- EXCERPT TO READ:
%%

First, the confession – I don’t have diabetes…or at least that is what my doctor tells me after several blood tests over the last several years. This confused me, as I seem to be a prime candidate for diabetes and I’ve had some seeming symptoms.
I’m a big fan of the current infantile, yet developing, self-monitoring and digital monitoring health systems. Health systems which I believe in the near-term future will provide constant health monitoring of individuals – alerting them to issues long before they are aware of them – and also alerting medical professionals if allowed by the patient. In my humble and non-medical opinion, this would result in significant reductions in health care costs and drastic improvements in quality of life.

%%

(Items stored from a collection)
%%

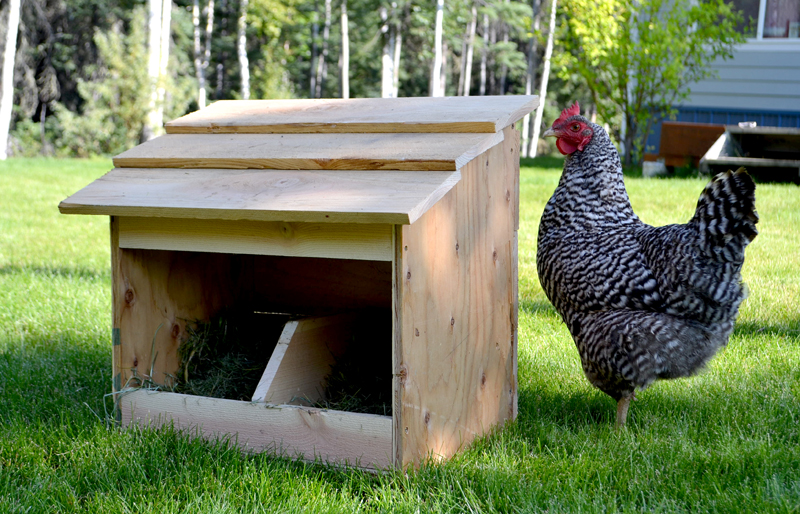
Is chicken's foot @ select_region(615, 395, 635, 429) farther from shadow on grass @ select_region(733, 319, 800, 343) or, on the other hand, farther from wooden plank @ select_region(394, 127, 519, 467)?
shadow on grass @ select_region(733, 319, 800, 343)

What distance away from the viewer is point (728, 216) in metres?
2.38

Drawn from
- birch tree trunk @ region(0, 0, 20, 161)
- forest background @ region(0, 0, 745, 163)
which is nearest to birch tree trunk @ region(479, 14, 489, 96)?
forest background @ region(0, 0, 745, 163)

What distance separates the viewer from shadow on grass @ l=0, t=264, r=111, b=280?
517 centimetres

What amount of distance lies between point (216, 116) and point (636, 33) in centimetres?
976

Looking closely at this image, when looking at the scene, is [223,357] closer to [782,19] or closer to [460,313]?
[460,313]

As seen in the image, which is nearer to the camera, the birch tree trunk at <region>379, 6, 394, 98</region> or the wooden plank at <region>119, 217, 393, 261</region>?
the wooden plank at <region>119, 217, 393, 261</region>

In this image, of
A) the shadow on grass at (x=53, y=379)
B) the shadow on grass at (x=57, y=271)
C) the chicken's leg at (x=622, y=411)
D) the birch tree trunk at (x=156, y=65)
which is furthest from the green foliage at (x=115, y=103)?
the chicken's leg at (x=622, y=411)

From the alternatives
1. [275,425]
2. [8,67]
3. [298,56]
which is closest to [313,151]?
[275,425]

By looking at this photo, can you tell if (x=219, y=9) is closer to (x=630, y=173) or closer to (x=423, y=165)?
(x=630, y=173)

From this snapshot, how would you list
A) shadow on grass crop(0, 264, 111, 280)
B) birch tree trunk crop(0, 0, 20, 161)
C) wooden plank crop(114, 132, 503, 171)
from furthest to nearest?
birch tree trunk crop(0, 0, 20, 161), shadow on grass crop(0, 264, 111, 280), wooden plank crop(114, 132, 503, 171)

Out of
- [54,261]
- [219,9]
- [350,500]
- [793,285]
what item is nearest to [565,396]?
[350,500]

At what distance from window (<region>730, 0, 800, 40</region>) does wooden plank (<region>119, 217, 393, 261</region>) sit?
406 inches

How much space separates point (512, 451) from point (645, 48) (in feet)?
28.1

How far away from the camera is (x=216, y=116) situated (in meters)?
3.10
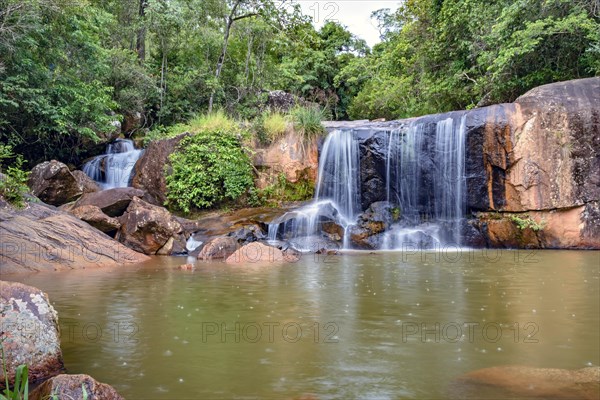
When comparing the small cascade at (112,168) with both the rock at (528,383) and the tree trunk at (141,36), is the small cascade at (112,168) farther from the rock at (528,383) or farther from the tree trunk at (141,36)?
the rock at (528,383)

%%

- ABOUT THIS TASK: Please print the passage on diabetes and health monitoring word for word, starting at "First, the confession" and ending at "quality of life.".

- PROBLEM SOLUTION:
First, the confession – I don’t have diabetes…or at least that is what my doctor tells me after several blood tests over the last several years. This confused me, as I seem to be a prime candidate for diabetes and I’ve had some seeming symptoms.
I’m a big fan of the current infantile, yet developing, self-monitoring and digital monitoring health systems. Health systems which I believe in the near-term future will provide constant health monitoring of individuals – alerting them to issues long before they are aware of them – and also alerting medical professionals if allowed by the patient. In my humble and non-medical opinion, this would result in significant reductions in health care costs and drastic improvements in quality of life.